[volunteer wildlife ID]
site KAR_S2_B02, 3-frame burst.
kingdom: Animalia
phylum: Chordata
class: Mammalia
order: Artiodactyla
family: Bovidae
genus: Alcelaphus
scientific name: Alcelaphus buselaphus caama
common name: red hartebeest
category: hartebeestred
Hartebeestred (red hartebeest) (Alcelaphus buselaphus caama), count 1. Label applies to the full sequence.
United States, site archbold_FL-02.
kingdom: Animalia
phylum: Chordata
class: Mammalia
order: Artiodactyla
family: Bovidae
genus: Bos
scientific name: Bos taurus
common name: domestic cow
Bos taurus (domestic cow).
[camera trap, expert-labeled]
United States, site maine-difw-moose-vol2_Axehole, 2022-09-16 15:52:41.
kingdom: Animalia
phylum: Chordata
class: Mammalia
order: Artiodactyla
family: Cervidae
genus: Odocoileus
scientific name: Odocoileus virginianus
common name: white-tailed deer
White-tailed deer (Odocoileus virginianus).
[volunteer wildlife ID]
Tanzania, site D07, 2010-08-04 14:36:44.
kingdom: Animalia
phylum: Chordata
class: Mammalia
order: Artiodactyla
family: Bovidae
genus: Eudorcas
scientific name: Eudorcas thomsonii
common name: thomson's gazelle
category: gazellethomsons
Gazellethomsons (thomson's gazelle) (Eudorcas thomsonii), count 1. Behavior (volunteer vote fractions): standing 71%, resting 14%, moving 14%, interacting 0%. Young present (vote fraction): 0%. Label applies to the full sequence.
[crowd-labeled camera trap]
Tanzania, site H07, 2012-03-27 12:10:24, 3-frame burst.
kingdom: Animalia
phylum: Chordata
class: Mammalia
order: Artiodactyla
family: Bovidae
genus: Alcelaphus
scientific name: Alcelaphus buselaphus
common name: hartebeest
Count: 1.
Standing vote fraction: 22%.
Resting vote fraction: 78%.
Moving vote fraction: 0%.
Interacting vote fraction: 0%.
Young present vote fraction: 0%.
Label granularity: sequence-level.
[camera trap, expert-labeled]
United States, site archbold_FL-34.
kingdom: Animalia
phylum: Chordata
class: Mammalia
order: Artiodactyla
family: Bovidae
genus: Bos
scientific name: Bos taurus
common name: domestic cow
════════════════════
§ **DIRECTIONS**
Look through the entries above, and wherever a line holds the word "United", copy it.

§ **OUTPUT FOR THIS TASK**
United States, site archbold_FL-02.
United States, site maine-difw-moose-vol2_Axehole, 2022-09-16 15:52:41.
United States, site archbold_FL-34.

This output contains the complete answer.